### Provided passage
- Opening Delimiter -
Who says oatmeal can't be savory?!
Sometimes reinventing the wheel is necessary in times of creative struggle in the kitchen, and breakfast is no exception! I wanted to create an oatmeal that could be eaten with eggs instead of blueberries but didn't want to exclude the precious nut butter that leaves me coming back to oats time and time again! I used Tahini, a Mediterranean spread that is made up of toasted sesame seeds, which are high in vitamin E and lignans that aid in detoxification and lower inflammation.
Furthermore, I decided to heat the tomatoes because cooking increases the bioavailability of lycopene, an antioxidant derivative of vitamin A. I also added crushed red pepper for a spicy kick and the metabolism-boosting properties of capsaicin. And of course, the organic free range eggs are an excellent source of protein, choline, and anti-inflammatory omega-3 fats!
- Closing Delimiter -
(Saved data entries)
- Opening Delimiter -
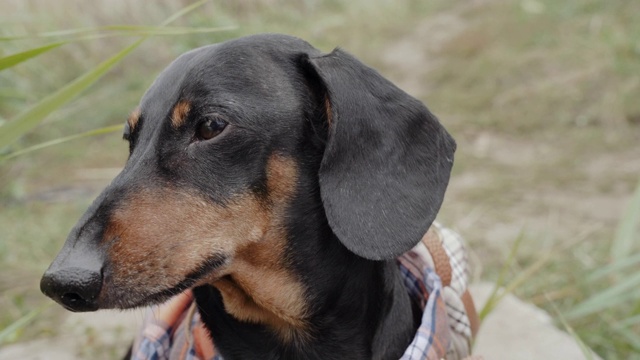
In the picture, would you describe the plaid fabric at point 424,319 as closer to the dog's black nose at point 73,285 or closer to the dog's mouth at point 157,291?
the dog's mouth at point 157,291

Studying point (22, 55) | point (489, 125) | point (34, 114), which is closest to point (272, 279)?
point (34, 114)

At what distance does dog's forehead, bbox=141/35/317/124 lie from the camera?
6.67 ft

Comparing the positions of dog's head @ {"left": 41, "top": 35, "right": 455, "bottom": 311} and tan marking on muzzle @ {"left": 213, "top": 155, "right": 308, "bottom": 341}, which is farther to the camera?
tan marking on muzzle @ {"left": 213, "top": 155, "right": 308, "bottom": 341}

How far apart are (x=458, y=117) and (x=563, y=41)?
76.3 inches

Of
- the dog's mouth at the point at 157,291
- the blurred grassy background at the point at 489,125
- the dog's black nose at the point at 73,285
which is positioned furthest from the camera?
the blurred grassy background at the point at 489,125

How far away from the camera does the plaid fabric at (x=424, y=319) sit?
7.47 feet

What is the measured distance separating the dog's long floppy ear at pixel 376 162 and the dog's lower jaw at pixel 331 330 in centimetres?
23

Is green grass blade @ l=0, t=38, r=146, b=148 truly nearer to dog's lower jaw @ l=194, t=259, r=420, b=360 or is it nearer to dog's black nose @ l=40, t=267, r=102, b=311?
dog's black nose @ l=40, t=267, r=102, b=311

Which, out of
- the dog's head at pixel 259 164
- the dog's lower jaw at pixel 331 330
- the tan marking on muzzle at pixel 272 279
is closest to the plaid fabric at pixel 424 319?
the dog's lower jaw at pixel 331 330

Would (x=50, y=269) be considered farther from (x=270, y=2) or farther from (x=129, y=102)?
(x=270, y=2)

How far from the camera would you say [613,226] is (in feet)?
15.6

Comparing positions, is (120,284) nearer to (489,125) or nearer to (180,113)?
(180,113)

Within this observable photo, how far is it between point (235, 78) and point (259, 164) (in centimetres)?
24

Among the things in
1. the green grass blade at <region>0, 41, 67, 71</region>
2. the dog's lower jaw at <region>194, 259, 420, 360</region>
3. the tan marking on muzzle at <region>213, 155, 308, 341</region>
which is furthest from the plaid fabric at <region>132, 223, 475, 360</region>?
the green grass blade at <region>0, 41, 67, 71</region>
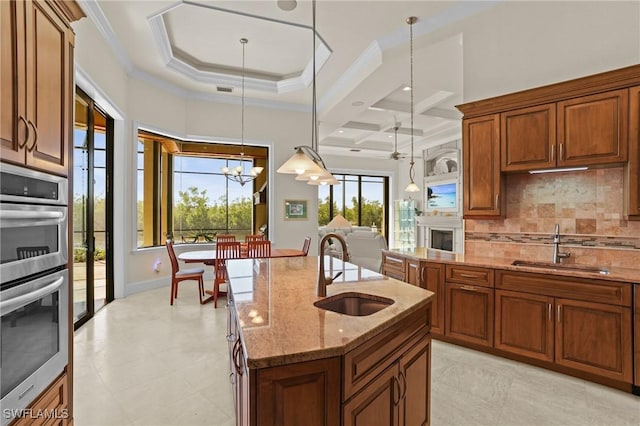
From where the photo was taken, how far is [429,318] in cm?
185

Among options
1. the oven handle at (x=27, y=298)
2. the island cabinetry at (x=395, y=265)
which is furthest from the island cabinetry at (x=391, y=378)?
the island cabinetry at (x=395, y=265)

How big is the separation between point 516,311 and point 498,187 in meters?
1.23

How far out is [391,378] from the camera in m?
1.43

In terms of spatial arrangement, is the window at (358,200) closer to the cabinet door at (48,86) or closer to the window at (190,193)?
the window at (190,193)

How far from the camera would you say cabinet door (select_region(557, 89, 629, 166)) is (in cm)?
259

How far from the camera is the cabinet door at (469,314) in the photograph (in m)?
3.02

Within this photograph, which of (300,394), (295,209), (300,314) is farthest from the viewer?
(295,209)

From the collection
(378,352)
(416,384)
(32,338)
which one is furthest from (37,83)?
(416,384)

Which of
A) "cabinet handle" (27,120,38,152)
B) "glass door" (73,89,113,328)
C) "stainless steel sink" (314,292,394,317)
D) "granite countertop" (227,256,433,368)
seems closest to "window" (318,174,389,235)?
"glass door" (73,89,113,328)

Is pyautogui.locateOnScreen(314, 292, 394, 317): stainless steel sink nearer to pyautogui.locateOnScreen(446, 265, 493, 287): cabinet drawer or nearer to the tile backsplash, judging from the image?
pyautogui.locateOnScreen(446, 265, 493, 287): cabinet drawer

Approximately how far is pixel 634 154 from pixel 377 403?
2827 mm

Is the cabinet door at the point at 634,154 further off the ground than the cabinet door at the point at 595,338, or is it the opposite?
the cabinet door at the point at 634,154

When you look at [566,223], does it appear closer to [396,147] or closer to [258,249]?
[258,249]

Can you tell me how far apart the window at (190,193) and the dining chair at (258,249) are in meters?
2.23
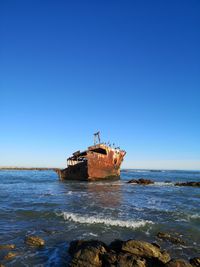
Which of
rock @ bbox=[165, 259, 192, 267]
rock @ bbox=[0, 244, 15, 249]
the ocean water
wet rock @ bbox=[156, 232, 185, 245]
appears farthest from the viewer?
wet rock @ bbox=[156, 232, 185, 245]

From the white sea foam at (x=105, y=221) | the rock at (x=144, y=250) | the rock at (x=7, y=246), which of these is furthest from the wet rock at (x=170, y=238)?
- Closing Delimiter -
### To do
Write the next part of the savory oatmeal text, picking up after its last sentence. The listing has nothing to do with the savory oatmeal text.

### Response to the task
Taking all of the above into consideration, here's what I came up with...
Organic whole grain oats (1/2 cup, cooked)
Tahini (1 tbsp)
Eggs (Nellie's Free Range eggs)
Hemp seeds (1/2 tbsp)
Crushed red pepper (1 tsp)
Sesame seeds (1 tsp)
Tomatoes (5-6 cherry tomatoes, sliced in half)
1. Cook oatmeal as usual per instructions on the package.
2. Cook eggs (over-easy or over-medium, NOT scrambled*),
3. Heat up tomatoes in a separate pan with olive oil until they start to wilt.
4. Top oatmeal with a spoonful of tahini, eggs, hemp seeds, crushed red pepper, sesame seeds, and tomatoes.
5. Sprinkle salt and pepper on top to taste and enjoy!